It may have come off as harsh for colleges, universities and entire state systems banning the popular TikTok social media app. While the move was made primarily to protect against potential cybersecurity breaches, some leaders may want to consider another benefit of limiting campus social media use.
A new study published by Technology, Mind and Behavior has discovered that limiting students’ social media use to just 30 minutes a day helped significantly reduce anxiety, depression, loneliness and fear of missing out. As a result, students slept better, connected more deeply with those around them and it ultimately led to students adopting a better life outlook.
“I think on the one hand, the results are kind of counterintuitive, right?” said lead author Ella Faulhaber, a doctoral student in human-computer interaction at Iowa State University, according to UPI. “If you talk to many people, they would tell you that social media is how they manage their stress, how they keep themselves entertained, how they stay connected with other people.
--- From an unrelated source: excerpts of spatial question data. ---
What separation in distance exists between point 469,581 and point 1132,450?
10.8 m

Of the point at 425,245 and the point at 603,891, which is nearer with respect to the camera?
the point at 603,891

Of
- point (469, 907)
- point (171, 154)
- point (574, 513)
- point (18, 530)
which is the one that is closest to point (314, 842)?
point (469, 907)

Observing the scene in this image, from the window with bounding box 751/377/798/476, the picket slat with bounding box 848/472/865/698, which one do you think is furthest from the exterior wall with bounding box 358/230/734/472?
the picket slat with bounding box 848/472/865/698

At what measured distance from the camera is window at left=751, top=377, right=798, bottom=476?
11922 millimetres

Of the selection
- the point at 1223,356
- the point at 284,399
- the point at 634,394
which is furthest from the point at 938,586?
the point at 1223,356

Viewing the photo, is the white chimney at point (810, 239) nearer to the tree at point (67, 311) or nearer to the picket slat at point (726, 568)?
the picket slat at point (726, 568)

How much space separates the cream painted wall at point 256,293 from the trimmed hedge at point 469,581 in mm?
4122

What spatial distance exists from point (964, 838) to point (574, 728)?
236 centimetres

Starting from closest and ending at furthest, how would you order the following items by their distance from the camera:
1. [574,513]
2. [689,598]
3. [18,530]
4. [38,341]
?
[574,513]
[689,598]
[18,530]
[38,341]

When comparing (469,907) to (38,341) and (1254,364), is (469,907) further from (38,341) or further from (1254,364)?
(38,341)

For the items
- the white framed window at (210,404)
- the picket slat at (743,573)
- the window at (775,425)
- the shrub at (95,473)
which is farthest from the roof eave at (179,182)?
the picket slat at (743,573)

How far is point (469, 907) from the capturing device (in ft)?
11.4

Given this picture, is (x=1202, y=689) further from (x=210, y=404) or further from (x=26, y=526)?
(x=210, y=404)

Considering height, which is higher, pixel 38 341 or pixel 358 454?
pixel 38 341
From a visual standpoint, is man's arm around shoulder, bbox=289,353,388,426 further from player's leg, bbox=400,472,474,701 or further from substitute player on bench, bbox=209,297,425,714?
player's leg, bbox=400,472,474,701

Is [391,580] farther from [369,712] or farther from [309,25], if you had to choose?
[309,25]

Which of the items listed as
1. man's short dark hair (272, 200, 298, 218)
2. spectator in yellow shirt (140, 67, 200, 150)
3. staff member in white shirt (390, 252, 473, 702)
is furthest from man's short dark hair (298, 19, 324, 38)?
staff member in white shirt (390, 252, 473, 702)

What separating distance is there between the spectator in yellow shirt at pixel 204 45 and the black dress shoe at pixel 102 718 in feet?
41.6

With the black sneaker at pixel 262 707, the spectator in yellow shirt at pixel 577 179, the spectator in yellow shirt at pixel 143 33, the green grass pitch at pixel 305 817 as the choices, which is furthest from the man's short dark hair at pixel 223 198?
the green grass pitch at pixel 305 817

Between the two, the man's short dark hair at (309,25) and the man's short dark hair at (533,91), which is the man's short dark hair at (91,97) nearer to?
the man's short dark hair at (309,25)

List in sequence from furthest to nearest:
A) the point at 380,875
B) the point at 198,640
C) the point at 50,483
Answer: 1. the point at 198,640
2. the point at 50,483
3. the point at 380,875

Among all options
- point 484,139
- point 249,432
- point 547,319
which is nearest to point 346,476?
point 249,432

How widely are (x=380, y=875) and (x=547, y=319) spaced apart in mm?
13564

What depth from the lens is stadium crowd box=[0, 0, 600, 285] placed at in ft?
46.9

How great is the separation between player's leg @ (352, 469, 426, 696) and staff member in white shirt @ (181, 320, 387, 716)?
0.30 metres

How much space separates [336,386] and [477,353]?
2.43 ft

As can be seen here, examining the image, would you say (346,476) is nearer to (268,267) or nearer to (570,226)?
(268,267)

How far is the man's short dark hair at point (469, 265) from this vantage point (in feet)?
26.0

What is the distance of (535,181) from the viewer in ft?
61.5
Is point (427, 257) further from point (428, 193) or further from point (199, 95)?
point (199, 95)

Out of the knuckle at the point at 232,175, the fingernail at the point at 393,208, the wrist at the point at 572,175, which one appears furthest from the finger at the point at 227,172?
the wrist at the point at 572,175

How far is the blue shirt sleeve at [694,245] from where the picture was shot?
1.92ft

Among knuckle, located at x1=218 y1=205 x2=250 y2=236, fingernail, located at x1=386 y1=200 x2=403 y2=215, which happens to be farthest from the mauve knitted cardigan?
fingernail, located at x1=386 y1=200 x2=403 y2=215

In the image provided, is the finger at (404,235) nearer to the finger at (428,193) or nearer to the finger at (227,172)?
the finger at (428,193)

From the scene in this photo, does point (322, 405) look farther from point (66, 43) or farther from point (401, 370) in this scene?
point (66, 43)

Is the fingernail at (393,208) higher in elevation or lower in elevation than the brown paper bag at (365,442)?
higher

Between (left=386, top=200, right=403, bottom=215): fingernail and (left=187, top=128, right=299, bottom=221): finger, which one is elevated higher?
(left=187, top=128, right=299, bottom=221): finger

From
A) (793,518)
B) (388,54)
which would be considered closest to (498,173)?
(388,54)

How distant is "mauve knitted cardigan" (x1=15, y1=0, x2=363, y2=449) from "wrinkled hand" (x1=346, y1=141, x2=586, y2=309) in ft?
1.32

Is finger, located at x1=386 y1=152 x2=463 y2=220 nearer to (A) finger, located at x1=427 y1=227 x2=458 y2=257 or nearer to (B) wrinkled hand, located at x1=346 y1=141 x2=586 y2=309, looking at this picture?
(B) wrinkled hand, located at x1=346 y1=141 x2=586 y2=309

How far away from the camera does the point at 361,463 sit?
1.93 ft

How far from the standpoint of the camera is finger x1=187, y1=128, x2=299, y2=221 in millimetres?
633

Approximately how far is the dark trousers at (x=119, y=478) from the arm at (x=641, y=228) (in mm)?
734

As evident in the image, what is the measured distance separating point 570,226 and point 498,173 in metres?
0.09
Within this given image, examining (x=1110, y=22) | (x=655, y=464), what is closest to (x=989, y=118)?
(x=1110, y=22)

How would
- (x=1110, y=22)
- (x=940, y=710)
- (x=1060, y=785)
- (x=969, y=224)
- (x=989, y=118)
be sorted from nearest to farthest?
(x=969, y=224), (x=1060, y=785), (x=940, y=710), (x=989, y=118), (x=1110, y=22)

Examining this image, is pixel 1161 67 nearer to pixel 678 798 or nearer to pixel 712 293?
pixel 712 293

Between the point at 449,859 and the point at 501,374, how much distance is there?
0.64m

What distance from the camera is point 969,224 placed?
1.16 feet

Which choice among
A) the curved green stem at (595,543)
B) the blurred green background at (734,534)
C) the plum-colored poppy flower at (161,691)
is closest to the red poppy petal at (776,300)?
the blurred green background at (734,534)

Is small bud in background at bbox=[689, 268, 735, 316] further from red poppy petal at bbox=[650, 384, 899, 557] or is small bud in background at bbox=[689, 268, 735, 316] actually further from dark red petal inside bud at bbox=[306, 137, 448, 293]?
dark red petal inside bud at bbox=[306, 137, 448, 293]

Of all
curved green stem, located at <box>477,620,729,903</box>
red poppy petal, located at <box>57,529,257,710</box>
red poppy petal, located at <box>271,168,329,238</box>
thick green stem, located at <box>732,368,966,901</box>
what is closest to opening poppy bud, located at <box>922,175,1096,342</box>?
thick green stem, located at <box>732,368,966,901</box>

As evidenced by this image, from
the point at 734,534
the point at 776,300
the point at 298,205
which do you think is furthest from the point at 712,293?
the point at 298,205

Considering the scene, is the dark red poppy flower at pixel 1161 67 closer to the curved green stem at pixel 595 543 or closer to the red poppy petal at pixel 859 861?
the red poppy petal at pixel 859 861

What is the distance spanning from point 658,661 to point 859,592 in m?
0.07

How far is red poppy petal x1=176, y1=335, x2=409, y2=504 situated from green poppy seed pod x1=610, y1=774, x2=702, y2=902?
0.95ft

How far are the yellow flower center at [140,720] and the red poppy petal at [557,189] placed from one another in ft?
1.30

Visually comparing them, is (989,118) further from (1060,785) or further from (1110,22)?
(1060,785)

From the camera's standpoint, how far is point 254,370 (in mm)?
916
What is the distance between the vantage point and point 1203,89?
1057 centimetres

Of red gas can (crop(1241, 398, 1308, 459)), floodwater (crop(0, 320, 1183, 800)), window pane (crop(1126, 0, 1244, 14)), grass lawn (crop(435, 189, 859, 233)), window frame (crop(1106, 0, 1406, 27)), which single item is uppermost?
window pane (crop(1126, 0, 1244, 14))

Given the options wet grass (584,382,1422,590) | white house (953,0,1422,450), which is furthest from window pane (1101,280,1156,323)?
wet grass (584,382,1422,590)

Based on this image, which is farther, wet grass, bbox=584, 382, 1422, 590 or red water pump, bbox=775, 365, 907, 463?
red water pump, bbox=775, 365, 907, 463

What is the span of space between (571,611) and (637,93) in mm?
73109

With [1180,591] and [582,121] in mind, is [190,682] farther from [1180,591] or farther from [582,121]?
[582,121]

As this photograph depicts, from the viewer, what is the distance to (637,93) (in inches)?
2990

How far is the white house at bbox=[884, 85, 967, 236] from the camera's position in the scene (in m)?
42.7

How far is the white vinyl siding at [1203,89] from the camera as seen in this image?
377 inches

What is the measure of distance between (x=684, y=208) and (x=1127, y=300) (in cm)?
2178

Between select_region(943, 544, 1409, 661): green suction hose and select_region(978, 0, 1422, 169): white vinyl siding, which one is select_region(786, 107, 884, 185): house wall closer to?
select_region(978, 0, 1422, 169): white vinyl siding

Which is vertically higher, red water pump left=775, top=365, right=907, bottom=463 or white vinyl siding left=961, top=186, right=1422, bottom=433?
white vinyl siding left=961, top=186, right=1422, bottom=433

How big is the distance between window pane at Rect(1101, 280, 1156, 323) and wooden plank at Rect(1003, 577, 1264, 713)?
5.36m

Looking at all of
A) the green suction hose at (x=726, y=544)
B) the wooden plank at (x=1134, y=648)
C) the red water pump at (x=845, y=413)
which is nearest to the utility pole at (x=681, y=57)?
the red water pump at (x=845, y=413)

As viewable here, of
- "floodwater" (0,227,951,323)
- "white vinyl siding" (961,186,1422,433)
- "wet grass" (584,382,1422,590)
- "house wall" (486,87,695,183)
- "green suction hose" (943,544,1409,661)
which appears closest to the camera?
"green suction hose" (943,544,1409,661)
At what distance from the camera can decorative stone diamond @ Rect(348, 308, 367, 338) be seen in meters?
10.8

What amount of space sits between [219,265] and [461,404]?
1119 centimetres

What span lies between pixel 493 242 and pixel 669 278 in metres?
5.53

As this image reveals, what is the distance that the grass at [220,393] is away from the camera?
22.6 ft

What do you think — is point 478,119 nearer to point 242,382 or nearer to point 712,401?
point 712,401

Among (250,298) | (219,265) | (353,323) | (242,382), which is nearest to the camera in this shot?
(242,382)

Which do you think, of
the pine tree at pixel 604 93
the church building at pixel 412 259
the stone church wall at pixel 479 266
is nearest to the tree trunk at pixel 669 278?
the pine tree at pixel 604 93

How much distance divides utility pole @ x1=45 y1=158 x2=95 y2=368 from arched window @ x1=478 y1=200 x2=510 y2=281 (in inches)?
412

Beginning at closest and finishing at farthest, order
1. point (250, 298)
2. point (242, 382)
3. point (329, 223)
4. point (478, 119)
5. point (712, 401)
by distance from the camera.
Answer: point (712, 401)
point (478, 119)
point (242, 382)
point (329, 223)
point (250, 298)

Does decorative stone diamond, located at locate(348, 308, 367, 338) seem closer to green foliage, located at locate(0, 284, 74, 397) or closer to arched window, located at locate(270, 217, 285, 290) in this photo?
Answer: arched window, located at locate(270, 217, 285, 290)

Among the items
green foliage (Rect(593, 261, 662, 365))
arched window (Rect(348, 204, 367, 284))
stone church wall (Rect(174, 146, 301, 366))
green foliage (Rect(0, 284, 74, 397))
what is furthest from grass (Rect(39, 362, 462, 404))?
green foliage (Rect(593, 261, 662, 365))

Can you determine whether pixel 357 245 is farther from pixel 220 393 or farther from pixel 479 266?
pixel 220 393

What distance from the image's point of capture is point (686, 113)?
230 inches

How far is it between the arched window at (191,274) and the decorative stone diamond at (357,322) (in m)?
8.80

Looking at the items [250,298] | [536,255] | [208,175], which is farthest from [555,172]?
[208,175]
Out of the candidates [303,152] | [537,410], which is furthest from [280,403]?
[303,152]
So, I think the typical perception is that people use social media to cope.”
Of the 230 undergraduate students monitored, researchers asked half to limit their social media use to 30 minutes daily while the other half continued business as usual. The results above suggest to the study’s authors that social media abstinence “may improve psychological well-being in multiple dimensions.”
These results come two weeks after the U.S. Surgeon General testified before a Senate Health, Labor and Pensions Panel advising social media to be given a warning label due to its contribution to youth mental health becoming “the defining public health issue of our time.” Similarly, last month the Department of Education announced almost $100 million in federal funding to strengthen institutions’ supply of mental health counselors across 35 states.
In the face of government support and spending on combatting young Americans’ mental health crisis, limiting social media usage can be the most cost- and resource-effective tactic. Psychiatrist Dr. Howard Liu, chairman of the American Psychiatric Association’s Council on Communications, who reviewed the findings, believed that limiting social media use is a viable practice for mental health therapy prevention. Additionally, less time online opens doors for other preventative measures, such as exercise, mindfulness meditation and connecting with friends and family.
While students admitted to Faulhaber that they had trouble at first disconnecting, their overall life improvements appeared soon after.
“To me, the takeaway is this is definitely doable,” Faulhaber said. “This experiment really shows you that if you try to limit your social media usage, it is effective, and you might actually feel better.”